Bahwa karakter anak dapat dibentuk melalui pemahaman, penanaman nilai dan pembiasaan, serta keteladanan maka hal yang paling mudah untuk memasukan unsur-unsur tersebut adalah proses pendidikan. Dengan sistem yang terencana, aktivitas yang terjadwal dan teratur serta komunitas anak yang seusia maka pendidikan karakter akan lebih mudah dilakukan di sekolah. Guru sebagai pendidik tidak hanya bertugas untuk memberikan ilmu pengetahuan kepada anak didiknya namun guru harus dapat dijadikan teladan pembentukan karakter anak. Paradigma masyarakat bahwa guru adalah orang yang memiliki keteladanan dan dapat menjadikan anak didiknya untuk menjadi anak yang tumbuh dan kembang dengan karakter yang baik. Masyakat sepenuhnya mempercayakan dan menumpukan hal ini kepada guru sehingga kegagalan karakter anak bangsa merupakan kegagalan guru khususnya dan kegagalan pendidikan di sekolah.

YANG AKAN DIKERJAKAN :: Berikan bagian dari teks tentang pendidikan karakter yang dimulai dengan "Bahwa karakter anak" dan berlanjut hingga "pendidikan di sekolah.". Salin bagian itu persis tanpa perubahan apa pun.

CUPLIKAN DATA ::
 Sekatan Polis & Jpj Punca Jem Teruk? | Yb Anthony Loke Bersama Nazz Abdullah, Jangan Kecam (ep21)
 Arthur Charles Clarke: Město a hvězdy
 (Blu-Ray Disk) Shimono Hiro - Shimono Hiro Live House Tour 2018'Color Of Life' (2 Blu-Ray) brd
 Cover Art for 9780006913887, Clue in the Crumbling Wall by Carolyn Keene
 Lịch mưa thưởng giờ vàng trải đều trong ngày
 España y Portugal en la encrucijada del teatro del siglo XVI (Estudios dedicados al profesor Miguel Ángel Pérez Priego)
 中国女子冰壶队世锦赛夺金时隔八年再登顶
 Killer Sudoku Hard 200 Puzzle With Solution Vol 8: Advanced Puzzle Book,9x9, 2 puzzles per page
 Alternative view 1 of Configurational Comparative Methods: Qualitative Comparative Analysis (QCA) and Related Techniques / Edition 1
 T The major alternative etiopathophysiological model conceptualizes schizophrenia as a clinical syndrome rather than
==
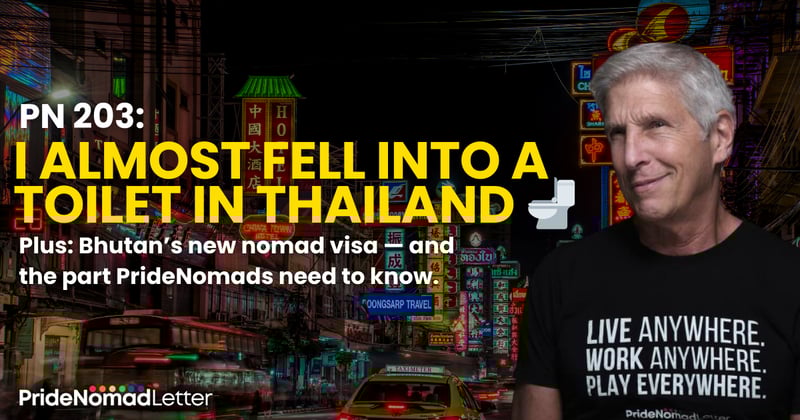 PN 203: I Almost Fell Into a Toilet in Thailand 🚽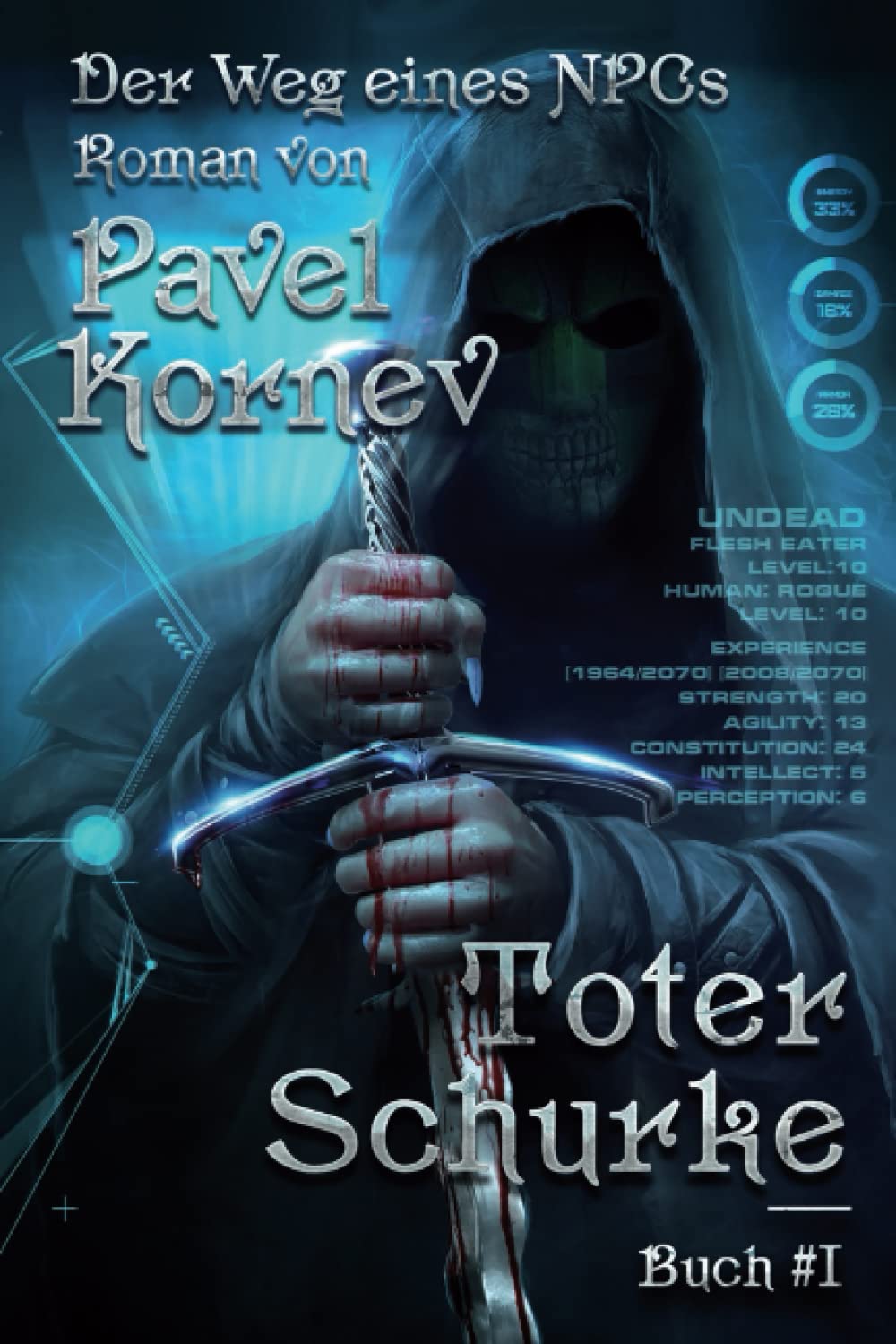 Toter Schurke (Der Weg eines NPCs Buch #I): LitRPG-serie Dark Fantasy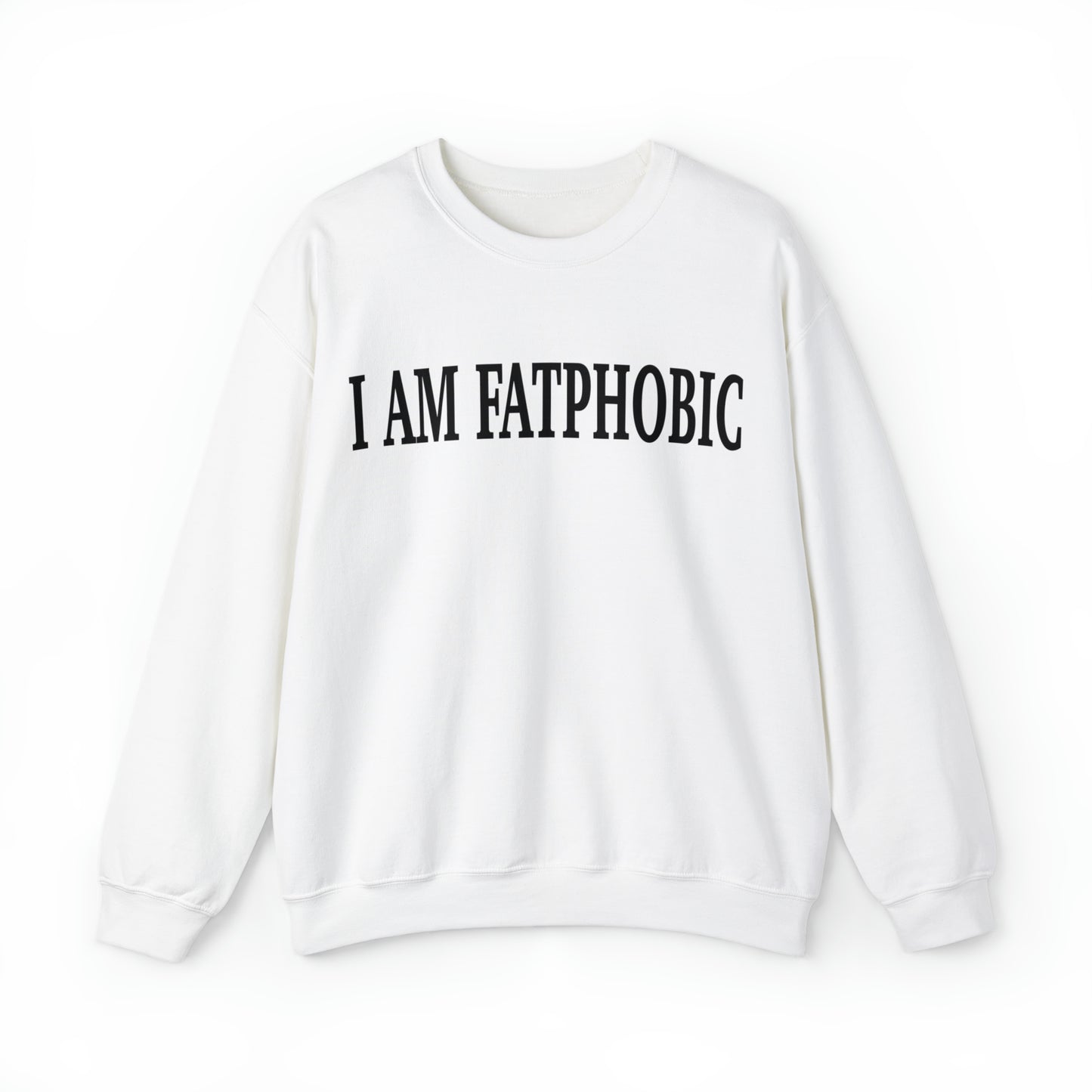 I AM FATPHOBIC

PENYELESAIAN TUGAS INI ::
Bahwa karakter anak dapat dibentuk melalui pemahaman, penanaman nilai dan pembiasaan, serta keteladanan maka hal yang paling mudah untuk memasukan unsur-unsur tersebut adalah proses pendidikan. Dengan sistem yang terencana, aktivitas yang terjadwal dan teratur serta komunitas anak yang seusia maka pendidikan karakter akan lebih mudah dilakukan di sekolah. Guru sebagai pendidik tidak hanya bertugas untuk memberikan ilmu pengetahuan kepada anak didiknya namun guru harus dapat dijadikan teladan pembentukan karakter anak. Paradigma masyarakat bahwa guru adalah orang yang memiliki keteladanan dan dapat menjadikan anak didiknya untuk menjadi anak yang tumbuh dan kembang dengan karakter yang baik. Masyakat sepenuhnya mempercayakan dan menumpukan hal ini kepada guru sehingga kegagalan karakter anak bangsa merupakan kegagalan guru khususnya dan kegagalan pendidikan di sekolah.